Handspun in Newfoundland


Meet Bill.  Bill is from Newfoundland.  Up through his late teens, Bill wore handspun, homemade clothes exclusively.  His grandfather kept sheep and made Bill's mother a great wheel so she could spin yarn, and that's where the family's clothes came from.  He thinks he remembers the sheep breed was called Shetland.

Bill says other people he knew in Newfoundland at the time wore handspun too.  They did it out of necessity.  People kept their spinning wheels until the late 1960s when Americans came and paid five to ten dollars a wheel.

Bill is wearing a handsome fisherman's sweater he knit himself with commercial yarn.  It has honeycomb cables in the middle, seed stitch at the sides, and what he calls "some sort of cable" in between.  He enjoyed doing the math to change the pattern from a crew neck to a shawl collar, which he likes better.

Bill learned how to spin yarn with his mother's great wheel when he was young.  Mine was the first drop spindle he'd seen.  I showed him how my drop spindle works and he could see the similarity between its action and a great wheel's.
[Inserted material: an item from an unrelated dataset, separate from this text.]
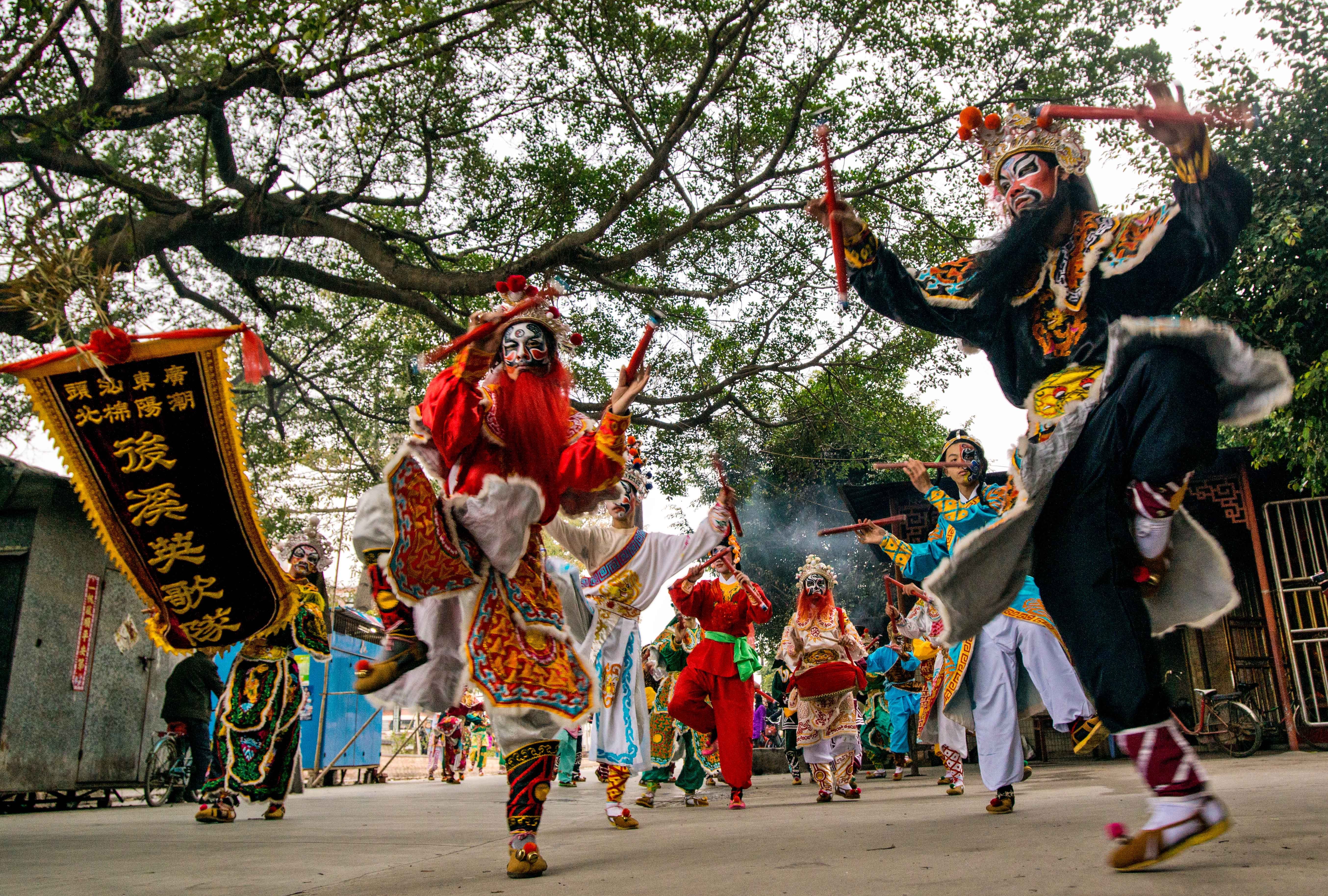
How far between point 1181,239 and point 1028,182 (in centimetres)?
57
Newfoundland and Labrador's tourism site is here.  If you need some orientation, the province is Canada's easternmost.  I'm from the westernmost province.

I wonder what they thought, when they sold their spinning wheels.  Maybe they told themselves they didn't need spinning wheels anymore and it would be good to have the money.  Maybe they figured they could always build another.